START Records to use

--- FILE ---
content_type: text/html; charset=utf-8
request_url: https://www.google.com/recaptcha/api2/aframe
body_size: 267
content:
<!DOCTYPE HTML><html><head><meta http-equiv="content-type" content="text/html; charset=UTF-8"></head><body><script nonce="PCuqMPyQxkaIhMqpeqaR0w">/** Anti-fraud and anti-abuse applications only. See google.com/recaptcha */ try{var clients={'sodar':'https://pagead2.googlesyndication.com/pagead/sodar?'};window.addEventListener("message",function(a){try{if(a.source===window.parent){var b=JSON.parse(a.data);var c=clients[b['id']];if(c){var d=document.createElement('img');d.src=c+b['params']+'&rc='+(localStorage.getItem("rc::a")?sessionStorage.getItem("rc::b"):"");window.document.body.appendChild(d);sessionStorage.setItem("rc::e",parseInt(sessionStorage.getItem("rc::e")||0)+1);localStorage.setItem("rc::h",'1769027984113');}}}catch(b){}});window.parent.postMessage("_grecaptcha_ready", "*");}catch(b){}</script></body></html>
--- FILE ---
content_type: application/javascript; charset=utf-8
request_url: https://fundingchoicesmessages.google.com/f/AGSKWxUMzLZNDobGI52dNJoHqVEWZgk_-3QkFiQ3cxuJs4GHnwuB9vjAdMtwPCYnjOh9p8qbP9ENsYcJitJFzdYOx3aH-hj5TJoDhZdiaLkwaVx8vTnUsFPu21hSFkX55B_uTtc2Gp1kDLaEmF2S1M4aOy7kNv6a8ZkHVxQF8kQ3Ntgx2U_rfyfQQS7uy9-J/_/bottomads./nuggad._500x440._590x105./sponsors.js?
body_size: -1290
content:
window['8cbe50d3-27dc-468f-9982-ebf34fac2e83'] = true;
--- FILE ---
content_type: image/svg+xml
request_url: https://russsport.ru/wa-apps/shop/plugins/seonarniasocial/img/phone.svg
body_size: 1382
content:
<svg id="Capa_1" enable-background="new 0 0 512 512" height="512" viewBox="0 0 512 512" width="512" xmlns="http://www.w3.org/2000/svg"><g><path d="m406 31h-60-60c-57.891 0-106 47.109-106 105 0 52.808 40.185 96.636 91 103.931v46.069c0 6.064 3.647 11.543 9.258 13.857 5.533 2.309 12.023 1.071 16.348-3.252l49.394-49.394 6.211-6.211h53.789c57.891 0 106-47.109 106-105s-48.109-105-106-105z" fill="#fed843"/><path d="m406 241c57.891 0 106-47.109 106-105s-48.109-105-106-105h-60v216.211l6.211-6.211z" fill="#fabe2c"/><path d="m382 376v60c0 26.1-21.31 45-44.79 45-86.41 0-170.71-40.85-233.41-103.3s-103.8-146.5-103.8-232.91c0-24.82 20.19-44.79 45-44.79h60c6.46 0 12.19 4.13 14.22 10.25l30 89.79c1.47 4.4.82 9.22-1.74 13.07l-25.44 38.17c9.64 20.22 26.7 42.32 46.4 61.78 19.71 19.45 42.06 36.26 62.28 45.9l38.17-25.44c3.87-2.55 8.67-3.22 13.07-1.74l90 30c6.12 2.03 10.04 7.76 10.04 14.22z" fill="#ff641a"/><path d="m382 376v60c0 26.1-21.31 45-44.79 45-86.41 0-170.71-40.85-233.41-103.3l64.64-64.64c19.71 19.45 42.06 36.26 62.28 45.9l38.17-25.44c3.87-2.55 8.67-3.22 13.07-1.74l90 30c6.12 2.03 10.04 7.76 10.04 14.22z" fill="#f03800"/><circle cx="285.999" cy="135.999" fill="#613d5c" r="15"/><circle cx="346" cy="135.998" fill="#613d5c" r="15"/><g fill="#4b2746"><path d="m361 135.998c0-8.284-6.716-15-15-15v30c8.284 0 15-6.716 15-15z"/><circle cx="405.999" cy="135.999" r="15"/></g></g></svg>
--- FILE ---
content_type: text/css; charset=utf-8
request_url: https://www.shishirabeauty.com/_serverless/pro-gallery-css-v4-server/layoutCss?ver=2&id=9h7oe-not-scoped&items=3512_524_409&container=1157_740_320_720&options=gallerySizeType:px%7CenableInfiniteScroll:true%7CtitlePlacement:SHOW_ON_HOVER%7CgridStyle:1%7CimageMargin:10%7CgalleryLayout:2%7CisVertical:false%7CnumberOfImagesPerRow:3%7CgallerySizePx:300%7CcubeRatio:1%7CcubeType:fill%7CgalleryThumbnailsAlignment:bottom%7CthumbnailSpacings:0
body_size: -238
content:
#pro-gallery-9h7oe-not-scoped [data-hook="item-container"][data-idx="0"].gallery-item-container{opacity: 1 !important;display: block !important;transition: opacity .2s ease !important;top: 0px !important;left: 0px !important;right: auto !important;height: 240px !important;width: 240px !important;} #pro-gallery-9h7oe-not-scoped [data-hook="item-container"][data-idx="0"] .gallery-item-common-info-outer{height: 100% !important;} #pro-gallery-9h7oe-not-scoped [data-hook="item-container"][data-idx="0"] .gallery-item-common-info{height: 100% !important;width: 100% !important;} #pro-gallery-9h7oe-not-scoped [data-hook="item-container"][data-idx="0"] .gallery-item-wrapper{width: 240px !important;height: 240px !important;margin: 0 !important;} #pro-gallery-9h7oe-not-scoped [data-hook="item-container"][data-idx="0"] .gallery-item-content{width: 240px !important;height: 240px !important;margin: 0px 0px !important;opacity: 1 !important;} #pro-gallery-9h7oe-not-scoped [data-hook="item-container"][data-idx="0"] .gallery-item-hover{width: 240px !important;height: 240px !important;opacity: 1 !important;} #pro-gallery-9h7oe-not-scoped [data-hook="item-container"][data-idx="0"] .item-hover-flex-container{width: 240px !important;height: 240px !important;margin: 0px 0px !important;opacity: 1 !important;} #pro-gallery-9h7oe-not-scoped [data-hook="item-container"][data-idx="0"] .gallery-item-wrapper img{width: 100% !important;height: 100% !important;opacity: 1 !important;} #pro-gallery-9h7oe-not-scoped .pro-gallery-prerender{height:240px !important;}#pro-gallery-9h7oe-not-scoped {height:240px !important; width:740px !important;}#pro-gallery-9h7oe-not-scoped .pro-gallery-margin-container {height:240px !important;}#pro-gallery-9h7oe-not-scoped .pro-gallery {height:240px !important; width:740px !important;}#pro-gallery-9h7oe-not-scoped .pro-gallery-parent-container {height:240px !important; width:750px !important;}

END Records to use

Work request » The full set of records above must be reproduced exactly in the reply.

Task result »
--- FILE ---
content_type: text/html; charset=utf-8
request_url: https://www.google.com/recaptcha/api2/aframe
body_size: 267
content:
<!DOCTYPE HTML><html><head><meta http-equiv="content-type" content="text/html; charset=UTF-8"></head><body><script nonce="PCuqMPyQxkaIhMqpeqaR0w">/** Anti-fraud and anti-abuse applications only. See google.com/recaptcha */ try{var clients={'sodar':'https://pagead2.googlesyndication.com/pagead/sodar?'};window.addEventListener("message",function(a){try{if(a.source===window.parent){var b=JSON.parse(a.data);var c=clients[b['id']];if(c){var d=document.createElement('img');d.src=c+b['params']+'&rc='+(localStorage.getItem("rc::a")?sessionStorage.getItem("rc::b"):"");window.document.body.appendChild(d);sessionStorage.setItem("rc::e",parseInt(sessionStorage.getItem("rc::e")||0)+1);localStorage.setItem("rc::h",'1769027984113');}}}catch(b){}});window.parent.postMessage("_grecaptcha_ready", "*");}catch(b){}</script></body></html>
--- FILE ---
content_type: application/javascript; charset=utf-8
request_url: https://fundingchoicesmessages.google.com/f/AGSKWxUMzLZNDobGI52dNJoHqVEWZgk_-3QkFiQ3cxuJs4GHnwuB9vjAdMtwPCYnjOh9p8qbP9ENsYcJitJFzdYOx3aH-hj5TJoDhZdiaLkwaVx8vTnUsFPu21hSFkX55B_uTtc2Gp1kDLaEmF2S1M4aOy7kNv6a8ZkHVxQF8kQ3Ntgx2U_rfyfQQS7uy9-J/_/bottomads./nuggad._500x440._590x105./sponsors.js?
body_size: -1290
content:
window['8cbe50d3-27dc-468f-9982-ebf34fac2e83'] = true;
--- FILE ---
content_type: image/svg+xml
request_url: https://russsport.ru/wa-apps/shop/plugins/seonarniasocial/img/phone.svg
body_size: 1382
content:
<svg id="Capa_1" enable-background="new 0 0 512 512" height="512" viewBox="0 0 512 512" width="512" xmlns="http://www.w3.org/2000/svg"><g><path d="m406 31h-60-60c-57.891 0-106 47.109-106 105 0 52.808 40.185 96.636 91 103.931v46.069c0 6.064 3.647 11.543 9.258 13.857 5.533 2.309 12.023 1.071 16.348-3.252l49.394-49.394 6.211-6.211h53.789c57.891 0 106-47.109 106-105s-48.109-105-106-105z" fill="#fed843"/><path d="m406 241c57.891 0 106-47.109 106-105s-48.109-105-106-105h-60v216.211l6.211-6.211z" fill="#fabe2c"/><path d="m382 376v60c0 26.1-21.31 45-44.79 45-86.41 0-170.71-40.85-233.41-103.3s-103.8-146.5-103.8-232.91c0-24.82 20.19-44.79 45-44.79h60c6.46 0 12.19 4.13 14.22 10.25l30 89.79c1.47 4.4.82 9.22-1.74 13.07l-25.44 38.17c9.64 20.22 26.7 42.32 46.4 61.78 19.71 19.45 42.06 36.26 62.28 45.9l38.17-25.44c3.87-2.55 8.67-3.22 13.07-1.74l90 30c6.12 2.03 10.04 7.76 10.04 14.22z" fill="#ff641a"/><path d="m382 376v60c0 26.1-21.31 45-44.79 45-86.41 0-170.71-40.85-233.41-103.3l64.64-64.64c19.71 19.45 42.06 36.26 62.28 45.9l38.17-25.44c3.87-2.55 8.67-3.22 13.07-1.74l90 30c6.12 2.03 10.04 7.76 10.04 14.22z" fill="#f03800"/><circle cx="285.999" cy="135.999" fill="#613d5c" r="15"/><circle cx="346" cy="135.998" fill="#613d5c" r="15"/><g fill="#4b2746"><path d="m361 135.998c0-8.284-6.716-15-15-15v30c8.284 0 15-6.716 15-15z"/><circle cx="405.999" cy="135.999" r="15"/></g></g></svg>
--- FILE ---
content_type: text/css; charset=utf-8
request_url: https://www.shishirabeauty.com/_serverless/pro-gallery-css-v4-server/layoutCss?ver=2&id=9h7oe-not-scoped&items=3512_524_409&container=1157_740_320_720&options=gallerySizeType:px%7CenableInfiniteScroll:true%7CtitlePlacement:SHOW_ON_HOVER%7CgridStyle:1%7CimageMargin:10%7CgalleryLayout:2%7CisVertical:false%7CnumberOfImagesPerRow:3%7CgallerySizePx:300%7CcubeRatio:1%7CcubeType:fill%7CgalleryThumbnailsAlignment:bottom%7CthumbnailSpacings:0
body_size: -238
content:
#pro-gallery-9h7oe-not-scoped [data-hook="item-container"][data-idx="0"].gallery-item-container{opacity: 1 !important;display: block !important;transition: opacity .2s ease !important;top: 0px !important;left: 0px !important;right: auto !important;height: 240px !important;width: 240px !important;} #pro-gallery-9h7oe-not-scoped [data-hook="item-container"][data-idx="0"] .gallery-item-common-info-outer{height: 100% !important;} #pro-gallery-9h7oe-not-scoped [data-hook="item-container"][data-idx="0"] .gallery-item-common-info{height: 100% !important;width: 100% !important;} #pro-gallery-9h7oe-not-scoped [data-hook="item-container"][data-idx="0"] .gallery-item-wrapper{width: 240px !important;height: 240px !important;margin: 0 !important;} #pro-gallery-9h7oe-not-scoped [data-hook="item-container"][data-idx="0"] .gallery-item-content{width: 240px !important;height: 240px !important;margin: 0px 0px !important;opacity: 1 !important;} #pro-gallery-9h7oe-not-scoped [data-hook="item-container"][data-idx="0"] .gallery-item-hover{width: 240px !important;height: 240px !important;opacity: 1 !important;} #pro-gallery-9h7oe-not-scoped [data-hook="item-container"][data-idx="0"] .item-hover-flex-container{width: 240px !important;height: 240px !important;margin: 0px 0px !important;opacity: 1 !important;} #pro-gallery-9h7oe-not-scoped [data-hook="item-container"][data-idx="0"] .gallery-item-wrapper img{width: 100% !important;height: 100% !important;opacity: 1 !important;} #pro-gallery-9h7oe-not-scoped .pro-gallery-prerender{height:240px !important;}#pro-gallery-9h7oe-not-scoped {height:240px !important; width:740px !important;}#pro-gallery-9h7oe-not-scoped .pro-gallery-margin-container {height:240px !important;}#pro-gallery-9h7oe-not-scoped .pro-gallery {height:240px !important; width:740px !important;}#pro-gallery-9h7oe-not-scoped .pro-gallery-parent-container {height:240px !important; width:750px !important;}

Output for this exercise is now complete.